Scientists digitally mimic evolution to create novel proteins

May 10, 2016

Overview of the SEWING method. (A) Continuous SEWING workflow. (B) Discontinuous SEWING workflow. Left: Parental Protein Data Banks are shown with extracted substructures; graph schematic — colored nodes indicate substructures contained in the final design model, and superimposed structures show structural similarity indicated by adjacent edges. Center: design model before sequence optimization and loop design. Right: final design models. (credit: T. M. Jacobs et al./Science)

Here’s an innovative idea: create new proteins by simply “sewing” together pieces of existing proteins. That’s exactly what researchers at the University of North Carolina School of Medicine have done to design new “cellular machines” needed to understand and battle diseases.

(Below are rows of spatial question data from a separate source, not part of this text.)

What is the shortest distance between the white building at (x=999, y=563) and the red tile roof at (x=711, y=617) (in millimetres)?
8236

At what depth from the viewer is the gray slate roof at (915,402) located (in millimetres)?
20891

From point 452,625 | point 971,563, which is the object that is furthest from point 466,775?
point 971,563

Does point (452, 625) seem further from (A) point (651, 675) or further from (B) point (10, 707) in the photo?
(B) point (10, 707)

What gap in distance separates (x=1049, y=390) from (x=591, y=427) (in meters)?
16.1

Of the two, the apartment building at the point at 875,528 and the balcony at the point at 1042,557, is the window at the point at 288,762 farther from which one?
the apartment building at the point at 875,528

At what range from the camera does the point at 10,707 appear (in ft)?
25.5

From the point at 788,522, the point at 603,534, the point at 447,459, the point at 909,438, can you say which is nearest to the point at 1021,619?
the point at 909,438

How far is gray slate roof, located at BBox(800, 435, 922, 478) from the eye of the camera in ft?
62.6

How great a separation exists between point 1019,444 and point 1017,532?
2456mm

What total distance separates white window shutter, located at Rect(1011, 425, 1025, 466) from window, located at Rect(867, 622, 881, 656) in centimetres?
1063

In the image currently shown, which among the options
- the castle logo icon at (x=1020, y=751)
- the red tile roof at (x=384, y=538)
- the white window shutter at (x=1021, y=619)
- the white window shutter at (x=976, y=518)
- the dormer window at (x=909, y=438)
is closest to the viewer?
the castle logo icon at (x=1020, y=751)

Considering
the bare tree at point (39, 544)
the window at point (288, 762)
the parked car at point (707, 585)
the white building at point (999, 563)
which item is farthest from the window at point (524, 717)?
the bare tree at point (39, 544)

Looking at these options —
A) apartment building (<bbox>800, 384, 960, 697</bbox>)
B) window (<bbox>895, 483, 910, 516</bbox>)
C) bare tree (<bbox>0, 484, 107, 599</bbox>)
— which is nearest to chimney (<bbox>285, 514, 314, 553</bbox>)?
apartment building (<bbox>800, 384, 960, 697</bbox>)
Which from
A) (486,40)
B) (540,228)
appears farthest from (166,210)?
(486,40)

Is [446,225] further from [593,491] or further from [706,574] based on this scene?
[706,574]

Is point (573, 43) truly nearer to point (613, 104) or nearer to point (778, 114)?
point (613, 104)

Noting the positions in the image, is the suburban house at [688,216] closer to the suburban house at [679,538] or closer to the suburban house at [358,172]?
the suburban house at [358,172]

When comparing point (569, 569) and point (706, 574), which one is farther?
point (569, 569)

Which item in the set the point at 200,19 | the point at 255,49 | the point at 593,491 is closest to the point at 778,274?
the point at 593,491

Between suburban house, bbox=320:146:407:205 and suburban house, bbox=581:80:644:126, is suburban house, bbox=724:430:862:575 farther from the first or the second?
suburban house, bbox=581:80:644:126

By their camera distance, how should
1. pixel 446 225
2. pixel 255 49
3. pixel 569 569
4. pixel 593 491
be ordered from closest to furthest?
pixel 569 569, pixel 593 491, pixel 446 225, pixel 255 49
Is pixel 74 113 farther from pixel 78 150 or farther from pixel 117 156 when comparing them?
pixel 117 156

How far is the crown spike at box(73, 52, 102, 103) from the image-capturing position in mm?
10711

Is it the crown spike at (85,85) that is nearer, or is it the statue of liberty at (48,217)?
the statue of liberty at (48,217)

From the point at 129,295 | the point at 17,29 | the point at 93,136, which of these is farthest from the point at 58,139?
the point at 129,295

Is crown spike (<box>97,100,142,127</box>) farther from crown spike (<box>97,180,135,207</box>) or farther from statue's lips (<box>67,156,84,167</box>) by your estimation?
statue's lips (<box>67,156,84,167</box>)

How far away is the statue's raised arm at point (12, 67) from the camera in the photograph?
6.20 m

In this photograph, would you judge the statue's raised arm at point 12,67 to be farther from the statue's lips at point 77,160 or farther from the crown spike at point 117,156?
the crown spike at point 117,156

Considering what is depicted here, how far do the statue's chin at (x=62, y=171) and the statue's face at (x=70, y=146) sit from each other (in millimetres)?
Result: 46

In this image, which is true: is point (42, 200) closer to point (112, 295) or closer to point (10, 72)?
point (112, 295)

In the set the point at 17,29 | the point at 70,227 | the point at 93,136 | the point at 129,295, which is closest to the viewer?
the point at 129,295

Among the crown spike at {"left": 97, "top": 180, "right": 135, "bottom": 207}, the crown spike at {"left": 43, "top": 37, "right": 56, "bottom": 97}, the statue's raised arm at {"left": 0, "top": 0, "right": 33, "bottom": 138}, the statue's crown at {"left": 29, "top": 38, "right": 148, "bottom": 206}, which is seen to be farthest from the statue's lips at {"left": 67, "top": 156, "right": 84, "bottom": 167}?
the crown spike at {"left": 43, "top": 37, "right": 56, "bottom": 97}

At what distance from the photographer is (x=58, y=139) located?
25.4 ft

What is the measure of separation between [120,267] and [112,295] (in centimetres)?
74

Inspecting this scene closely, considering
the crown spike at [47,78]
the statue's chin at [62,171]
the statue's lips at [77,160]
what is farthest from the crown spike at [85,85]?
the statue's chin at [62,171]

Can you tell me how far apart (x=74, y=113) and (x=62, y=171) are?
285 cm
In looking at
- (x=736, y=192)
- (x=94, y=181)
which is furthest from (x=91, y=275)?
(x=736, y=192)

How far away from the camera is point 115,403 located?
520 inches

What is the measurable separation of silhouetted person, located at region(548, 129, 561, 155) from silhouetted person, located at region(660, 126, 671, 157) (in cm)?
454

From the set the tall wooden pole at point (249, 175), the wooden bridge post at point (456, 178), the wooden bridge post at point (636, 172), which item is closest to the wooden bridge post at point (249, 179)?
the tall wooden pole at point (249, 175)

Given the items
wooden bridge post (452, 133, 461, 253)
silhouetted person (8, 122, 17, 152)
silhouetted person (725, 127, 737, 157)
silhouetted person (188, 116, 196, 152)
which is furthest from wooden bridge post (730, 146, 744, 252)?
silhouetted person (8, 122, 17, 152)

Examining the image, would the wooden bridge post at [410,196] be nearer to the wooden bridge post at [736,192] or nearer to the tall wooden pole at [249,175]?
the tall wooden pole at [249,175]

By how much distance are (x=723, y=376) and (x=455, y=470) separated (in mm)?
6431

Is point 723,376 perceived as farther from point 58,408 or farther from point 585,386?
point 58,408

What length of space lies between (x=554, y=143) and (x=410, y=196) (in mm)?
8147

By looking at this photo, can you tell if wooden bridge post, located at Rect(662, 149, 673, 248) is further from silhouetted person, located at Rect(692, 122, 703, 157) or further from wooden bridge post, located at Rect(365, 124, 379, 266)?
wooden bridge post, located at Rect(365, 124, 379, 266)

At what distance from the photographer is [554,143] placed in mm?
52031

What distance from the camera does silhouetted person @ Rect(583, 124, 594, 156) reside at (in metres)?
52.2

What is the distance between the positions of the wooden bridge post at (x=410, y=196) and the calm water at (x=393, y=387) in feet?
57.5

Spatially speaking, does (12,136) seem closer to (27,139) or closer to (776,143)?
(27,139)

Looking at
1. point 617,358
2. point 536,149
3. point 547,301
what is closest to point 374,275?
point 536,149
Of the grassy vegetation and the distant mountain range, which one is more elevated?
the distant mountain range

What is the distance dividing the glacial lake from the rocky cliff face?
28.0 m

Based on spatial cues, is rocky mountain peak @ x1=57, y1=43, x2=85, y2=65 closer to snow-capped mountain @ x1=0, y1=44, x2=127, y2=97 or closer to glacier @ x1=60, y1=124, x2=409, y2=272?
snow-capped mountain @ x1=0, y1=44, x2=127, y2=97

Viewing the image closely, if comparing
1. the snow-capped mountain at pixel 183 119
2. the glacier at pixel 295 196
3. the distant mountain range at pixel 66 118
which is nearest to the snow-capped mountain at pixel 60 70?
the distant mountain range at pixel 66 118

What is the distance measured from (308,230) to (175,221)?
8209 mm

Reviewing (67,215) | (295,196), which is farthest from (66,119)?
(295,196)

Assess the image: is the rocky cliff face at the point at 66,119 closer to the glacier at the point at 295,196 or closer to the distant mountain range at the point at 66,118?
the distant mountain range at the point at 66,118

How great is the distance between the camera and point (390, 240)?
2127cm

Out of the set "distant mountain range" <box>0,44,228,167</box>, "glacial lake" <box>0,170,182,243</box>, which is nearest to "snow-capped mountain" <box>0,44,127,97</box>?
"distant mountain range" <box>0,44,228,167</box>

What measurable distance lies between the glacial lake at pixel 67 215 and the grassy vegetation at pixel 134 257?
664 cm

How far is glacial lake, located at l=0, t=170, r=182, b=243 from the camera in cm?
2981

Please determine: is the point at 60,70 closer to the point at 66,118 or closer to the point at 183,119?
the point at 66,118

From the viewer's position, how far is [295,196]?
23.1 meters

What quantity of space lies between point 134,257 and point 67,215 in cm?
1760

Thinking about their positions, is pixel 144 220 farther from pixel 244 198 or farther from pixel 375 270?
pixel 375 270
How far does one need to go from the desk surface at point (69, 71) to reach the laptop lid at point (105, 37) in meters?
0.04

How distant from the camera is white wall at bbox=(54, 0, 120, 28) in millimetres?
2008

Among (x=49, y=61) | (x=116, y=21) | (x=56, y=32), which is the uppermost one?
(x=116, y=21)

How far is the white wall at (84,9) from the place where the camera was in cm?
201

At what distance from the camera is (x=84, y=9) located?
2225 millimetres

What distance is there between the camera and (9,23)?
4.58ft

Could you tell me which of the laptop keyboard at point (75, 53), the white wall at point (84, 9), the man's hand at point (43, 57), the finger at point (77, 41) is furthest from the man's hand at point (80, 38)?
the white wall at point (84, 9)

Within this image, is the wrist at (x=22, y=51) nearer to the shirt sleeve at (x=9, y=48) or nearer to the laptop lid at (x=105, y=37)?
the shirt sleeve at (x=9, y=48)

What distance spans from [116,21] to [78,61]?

Published today in the journal Science, the new technique, called SEWING, was inspired by natural evolutionary mechanisms that also recombine portions of the 100,000 different known proteins in the body.

First, throw out the blueprint

Traditionally, researchers have used computational protein design to recreate in the laboratory what already exists in the natural world. But in recent years, their focus has shifted toward inventing novel proteins with new functionality. Those design projects all start with a specific structural “blueprint” in mind, and as a result are limited.

Senior study author Brian Kuhlman, PhD, professor of biochemistry and biophysics, and his colleagues believe that by removing the limitations of a pre-determined blueprint and taking cues from evolution, they can more easily create new functional proteins.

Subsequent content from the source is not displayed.